Скептик. Очень просто. Вы миритесь с компромиссной формулой Вашего идеала. Вы согласны, что прогресс наибольшее счастье наибольшего количества людей. Скажите: почему же не всецелое счастье всех? Я бы на Вашем месте обратился тогда к нелепым фантазиям Федорова и начал изыскивать средства к магическому воскрешению умерших. Вы этого не делаете и не станете делать. А я, хотя бы я один, не хочу для себя полноты благ и блаженства, если знаю, что другие страдают и страдали, чего уже не поправишь. И не хочу я, с другой стороны, лишать себя доступных мне наслаждений ради неизвестных и чужих мне людей будущего.

Интеллигент. Не верю, чтобы Вы оставались совершенно равнодушным и к судьбе Ваших отдаленных потомков.

Скептик. Они сумеют устроиться и сами. Зачем предполагать в них каких–то беспомощных калек? А может быть, они будут такими «хватами», что и думать–то о них не стоит.

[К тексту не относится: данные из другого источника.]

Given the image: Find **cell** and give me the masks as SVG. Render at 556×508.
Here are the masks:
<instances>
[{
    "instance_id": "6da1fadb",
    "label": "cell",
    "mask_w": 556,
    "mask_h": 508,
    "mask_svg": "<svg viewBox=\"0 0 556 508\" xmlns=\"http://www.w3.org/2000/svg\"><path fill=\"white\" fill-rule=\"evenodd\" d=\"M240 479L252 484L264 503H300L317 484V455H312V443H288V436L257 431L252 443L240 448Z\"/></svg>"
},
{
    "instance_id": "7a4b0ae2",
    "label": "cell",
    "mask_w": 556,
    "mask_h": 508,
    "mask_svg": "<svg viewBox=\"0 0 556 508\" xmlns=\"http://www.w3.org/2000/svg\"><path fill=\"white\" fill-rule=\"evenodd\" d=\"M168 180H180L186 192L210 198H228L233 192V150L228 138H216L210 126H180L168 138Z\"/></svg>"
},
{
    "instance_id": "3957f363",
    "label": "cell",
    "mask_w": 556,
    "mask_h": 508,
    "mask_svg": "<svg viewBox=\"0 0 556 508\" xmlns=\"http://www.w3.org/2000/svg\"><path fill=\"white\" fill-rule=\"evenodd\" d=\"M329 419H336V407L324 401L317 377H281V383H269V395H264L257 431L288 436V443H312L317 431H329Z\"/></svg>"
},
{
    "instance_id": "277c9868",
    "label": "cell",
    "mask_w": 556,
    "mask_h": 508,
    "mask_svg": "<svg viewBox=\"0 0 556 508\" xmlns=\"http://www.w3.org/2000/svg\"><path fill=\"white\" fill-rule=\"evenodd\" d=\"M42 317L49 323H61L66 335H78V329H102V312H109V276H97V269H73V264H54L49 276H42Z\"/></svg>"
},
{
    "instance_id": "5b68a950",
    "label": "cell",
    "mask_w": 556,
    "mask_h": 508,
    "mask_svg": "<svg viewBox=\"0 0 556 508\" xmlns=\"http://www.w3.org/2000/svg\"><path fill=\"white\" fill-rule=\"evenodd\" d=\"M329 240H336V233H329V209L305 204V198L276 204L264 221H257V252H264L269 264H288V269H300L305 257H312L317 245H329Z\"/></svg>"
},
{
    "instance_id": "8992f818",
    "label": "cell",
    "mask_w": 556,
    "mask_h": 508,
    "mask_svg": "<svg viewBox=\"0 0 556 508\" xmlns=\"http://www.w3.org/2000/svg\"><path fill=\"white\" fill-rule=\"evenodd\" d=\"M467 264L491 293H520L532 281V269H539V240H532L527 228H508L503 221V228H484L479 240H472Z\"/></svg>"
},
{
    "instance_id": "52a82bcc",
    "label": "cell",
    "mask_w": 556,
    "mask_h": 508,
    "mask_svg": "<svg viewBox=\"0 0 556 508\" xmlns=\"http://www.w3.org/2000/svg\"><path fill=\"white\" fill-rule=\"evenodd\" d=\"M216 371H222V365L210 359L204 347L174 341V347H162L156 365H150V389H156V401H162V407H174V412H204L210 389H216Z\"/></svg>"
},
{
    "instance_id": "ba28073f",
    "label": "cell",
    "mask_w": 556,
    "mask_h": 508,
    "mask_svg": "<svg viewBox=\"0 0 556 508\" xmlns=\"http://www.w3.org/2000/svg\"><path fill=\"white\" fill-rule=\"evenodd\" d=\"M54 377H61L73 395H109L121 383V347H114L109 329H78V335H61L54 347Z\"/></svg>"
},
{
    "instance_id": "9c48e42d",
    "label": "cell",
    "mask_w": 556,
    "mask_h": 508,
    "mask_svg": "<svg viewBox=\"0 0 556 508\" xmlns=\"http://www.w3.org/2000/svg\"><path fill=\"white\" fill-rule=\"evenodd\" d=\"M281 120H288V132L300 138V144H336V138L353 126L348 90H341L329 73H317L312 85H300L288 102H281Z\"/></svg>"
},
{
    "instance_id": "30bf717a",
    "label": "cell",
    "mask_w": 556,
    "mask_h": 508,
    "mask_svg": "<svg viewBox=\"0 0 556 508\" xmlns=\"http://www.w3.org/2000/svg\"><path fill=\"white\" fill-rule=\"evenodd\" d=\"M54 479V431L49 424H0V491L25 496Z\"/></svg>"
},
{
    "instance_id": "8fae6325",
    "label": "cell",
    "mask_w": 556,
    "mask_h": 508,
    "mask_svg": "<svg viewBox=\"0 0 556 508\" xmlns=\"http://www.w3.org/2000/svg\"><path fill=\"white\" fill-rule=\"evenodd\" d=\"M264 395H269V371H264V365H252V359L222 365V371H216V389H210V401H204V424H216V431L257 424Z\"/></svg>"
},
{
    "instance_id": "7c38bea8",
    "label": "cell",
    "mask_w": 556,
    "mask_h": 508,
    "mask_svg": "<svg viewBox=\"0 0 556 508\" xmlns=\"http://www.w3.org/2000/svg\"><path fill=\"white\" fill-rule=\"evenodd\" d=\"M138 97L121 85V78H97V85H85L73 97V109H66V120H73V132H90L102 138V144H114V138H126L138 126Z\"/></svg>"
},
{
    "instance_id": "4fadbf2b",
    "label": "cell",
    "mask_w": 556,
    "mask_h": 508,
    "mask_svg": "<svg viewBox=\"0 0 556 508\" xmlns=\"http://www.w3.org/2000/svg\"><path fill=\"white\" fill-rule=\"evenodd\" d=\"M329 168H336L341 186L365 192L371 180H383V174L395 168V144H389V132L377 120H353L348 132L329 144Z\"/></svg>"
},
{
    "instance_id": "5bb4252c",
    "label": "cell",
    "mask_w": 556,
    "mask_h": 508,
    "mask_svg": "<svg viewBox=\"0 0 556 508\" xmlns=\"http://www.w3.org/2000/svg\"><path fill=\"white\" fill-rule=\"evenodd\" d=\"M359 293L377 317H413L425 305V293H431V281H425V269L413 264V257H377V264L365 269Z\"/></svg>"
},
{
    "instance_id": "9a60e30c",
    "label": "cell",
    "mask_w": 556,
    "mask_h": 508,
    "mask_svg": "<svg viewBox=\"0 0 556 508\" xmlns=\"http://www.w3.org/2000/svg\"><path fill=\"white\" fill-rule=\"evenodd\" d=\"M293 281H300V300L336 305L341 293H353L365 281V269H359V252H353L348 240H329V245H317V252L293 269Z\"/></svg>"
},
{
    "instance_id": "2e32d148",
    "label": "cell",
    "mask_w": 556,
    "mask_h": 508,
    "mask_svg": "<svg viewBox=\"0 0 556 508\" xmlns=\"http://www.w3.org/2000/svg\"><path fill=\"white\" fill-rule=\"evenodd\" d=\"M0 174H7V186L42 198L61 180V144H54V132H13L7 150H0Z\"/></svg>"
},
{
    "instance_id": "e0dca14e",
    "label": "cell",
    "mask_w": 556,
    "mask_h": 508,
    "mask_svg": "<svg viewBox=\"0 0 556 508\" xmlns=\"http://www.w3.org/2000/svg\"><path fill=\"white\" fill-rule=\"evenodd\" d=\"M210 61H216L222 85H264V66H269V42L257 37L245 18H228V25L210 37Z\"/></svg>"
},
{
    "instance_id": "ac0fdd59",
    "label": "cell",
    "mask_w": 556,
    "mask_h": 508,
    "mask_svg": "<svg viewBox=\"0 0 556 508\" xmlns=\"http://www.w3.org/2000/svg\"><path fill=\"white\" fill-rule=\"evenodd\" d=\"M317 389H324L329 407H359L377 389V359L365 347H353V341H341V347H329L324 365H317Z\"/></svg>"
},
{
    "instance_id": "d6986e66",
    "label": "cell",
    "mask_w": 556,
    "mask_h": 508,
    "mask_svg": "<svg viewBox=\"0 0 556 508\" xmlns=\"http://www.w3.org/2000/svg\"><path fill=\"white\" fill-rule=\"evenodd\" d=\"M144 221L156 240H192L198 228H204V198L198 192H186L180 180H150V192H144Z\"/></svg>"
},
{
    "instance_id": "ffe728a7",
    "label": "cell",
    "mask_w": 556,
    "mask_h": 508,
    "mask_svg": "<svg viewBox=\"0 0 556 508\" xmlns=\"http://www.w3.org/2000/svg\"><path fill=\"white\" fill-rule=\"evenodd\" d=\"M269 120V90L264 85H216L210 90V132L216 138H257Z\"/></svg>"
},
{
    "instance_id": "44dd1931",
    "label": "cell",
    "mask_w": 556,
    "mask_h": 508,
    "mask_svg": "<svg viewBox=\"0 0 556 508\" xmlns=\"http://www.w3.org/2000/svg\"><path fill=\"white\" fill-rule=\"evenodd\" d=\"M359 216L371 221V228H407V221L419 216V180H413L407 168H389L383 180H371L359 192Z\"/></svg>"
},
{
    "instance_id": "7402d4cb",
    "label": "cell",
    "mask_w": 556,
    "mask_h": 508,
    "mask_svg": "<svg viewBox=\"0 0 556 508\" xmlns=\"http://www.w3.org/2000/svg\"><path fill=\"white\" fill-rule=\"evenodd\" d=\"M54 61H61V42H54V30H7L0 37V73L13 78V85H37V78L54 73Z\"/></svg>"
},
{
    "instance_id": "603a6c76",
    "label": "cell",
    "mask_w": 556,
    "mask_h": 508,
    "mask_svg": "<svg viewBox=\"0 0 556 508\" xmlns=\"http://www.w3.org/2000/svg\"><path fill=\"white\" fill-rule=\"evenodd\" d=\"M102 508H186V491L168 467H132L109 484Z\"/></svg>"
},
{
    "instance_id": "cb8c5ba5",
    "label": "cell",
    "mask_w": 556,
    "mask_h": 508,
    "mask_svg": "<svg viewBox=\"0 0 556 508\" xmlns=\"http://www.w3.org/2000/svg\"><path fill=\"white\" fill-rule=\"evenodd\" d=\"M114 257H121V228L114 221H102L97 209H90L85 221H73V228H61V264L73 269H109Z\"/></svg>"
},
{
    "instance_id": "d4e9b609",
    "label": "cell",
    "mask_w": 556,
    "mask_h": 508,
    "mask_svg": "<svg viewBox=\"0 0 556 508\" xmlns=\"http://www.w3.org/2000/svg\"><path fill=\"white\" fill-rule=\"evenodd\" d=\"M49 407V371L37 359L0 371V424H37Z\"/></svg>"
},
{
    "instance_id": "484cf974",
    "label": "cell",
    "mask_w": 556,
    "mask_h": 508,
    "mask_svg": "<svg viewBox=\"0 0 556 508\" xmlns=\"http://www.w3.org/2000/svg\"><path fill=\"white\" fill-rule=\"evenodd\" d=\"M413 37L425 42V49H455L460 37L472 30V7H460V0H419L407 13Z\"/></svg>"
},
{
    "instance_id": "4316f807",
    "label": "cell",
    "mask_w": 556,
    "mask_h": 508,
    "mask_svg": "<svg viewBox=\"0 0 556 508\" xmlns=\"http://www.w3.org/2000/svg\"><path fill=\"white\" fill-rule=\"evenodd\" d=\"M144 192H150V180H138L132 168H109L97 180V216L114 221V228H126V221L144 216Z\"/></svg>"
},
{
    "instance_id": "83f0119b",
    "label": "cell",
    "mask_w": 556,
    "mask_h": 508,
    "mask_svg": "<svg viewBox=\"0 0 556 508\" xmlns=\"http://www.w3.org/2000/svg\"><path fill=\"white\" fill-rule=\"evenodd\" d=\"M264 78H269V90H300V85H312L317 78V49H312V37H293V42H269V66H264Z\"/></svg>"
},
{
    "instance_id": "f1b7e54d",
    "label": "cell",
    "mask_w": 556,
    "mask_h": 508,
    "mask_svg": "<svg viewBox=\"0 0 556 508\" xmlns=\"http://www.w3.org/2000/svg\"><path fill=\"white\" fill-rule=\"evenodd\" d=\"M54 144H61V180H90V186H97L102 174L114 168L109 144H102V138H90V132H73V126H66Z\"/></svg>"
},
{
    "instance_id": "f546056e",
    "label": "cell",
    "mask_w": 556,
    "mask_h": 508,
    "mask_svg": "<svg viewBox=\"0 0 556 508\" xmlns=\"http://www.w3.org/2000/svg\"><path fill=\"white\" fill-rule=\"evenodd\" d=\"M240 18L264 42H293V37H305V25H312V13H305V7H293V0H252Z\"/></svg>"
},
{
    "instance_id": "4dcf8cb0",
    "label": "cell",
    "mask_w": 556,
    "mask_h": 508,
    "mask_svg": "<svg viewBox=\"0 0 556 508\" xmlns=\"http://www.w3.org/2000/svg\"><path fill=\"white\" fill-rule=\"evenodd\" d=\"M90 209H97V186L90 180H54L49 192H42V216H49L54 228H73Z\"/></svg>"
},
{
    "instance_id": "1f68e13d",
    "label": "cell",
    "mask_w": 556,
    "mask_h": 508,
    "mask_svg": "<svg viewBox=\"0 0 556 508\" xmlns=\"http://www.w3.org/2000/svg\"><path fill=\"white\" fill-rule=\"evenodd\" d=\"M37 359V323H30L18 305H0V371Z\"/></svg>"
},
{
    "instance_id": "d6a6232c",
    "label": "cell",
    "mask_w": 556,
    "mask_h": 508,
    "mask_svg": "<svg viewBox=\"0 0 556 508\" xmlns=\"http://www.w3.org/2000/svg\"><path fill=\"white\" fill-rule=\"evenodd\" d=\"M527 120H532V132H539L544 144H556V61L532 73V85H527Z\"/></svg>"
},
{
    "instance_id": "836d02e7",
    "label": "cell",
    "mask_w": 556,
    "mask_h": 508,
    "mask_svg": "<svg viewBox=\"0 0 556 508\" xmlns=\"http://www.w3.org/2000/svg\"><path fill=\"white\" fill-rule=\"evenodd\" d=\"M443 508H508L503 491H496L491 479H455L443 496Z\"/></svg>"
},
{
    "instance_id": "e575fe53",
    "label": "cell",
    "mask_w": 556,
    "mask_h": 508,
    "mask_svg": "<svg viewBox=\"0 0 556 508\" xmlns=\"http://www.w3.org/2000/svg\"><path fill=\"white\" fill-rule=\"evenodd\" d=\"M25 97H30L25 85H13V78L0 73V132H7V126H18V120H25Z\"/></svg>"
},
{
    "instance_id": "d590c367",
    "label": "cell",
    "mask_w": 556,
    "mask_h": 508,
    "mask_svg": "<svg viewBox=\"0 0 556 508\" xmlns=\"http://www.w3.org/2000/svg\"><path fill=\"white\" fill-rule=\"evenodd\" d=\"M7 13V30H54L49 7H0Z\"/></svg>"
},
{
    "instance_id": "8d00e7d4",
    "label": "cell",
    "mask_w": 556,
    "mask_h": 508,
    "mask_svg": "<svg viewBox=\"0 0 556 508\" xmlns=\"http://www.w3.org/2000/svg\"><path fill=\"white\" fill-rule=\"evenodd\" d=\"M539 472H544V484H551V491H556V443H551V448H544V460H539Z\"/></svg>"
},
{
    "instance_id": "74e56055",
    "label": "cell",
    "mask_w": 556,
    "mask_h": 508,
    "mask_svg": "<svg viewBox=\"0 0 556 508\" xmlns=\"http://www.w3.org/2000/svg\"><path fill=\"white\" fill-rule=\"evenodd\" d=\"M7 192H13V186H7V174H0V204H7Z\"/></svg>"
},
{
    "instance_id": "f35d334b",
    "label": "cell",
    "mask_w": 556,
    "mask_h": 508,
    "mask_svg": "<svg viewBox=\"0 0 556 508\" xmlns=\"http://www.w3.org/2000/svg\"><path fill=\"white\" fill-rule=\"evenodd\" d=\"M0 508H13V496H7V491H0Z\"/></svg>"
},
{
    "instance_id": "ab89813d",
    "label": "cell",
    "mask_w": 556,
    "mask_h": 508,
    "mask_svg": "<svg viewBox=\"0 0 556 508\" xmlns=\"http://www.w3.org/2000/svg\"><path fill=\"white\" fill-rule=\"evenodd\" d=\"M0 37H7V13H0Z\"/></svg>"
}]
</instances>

Интеллигент. Нет, я уверен — им нужна и наша помощь, нужна хотя бы для того, чтобы они не стали, как Вы выражаетесь, «хватами». Для меня величайшее утешение — мысль, что настанет когда–то для земли блаженное время, пускай даже недолгое, пускай даже для немногих. Не знаю — я не могу жить без этой надежды. Она сильнее, чем все остальное. Ради счастья неизвестных и далеких мне людей, ради «дальних» готов отдать свою' жизнь. Мне горько, что их немного — хотя, кто знает? Но я мирюсь с этим и лучше отдам свою жизнь за немногих, чем сохраню ее только для себя.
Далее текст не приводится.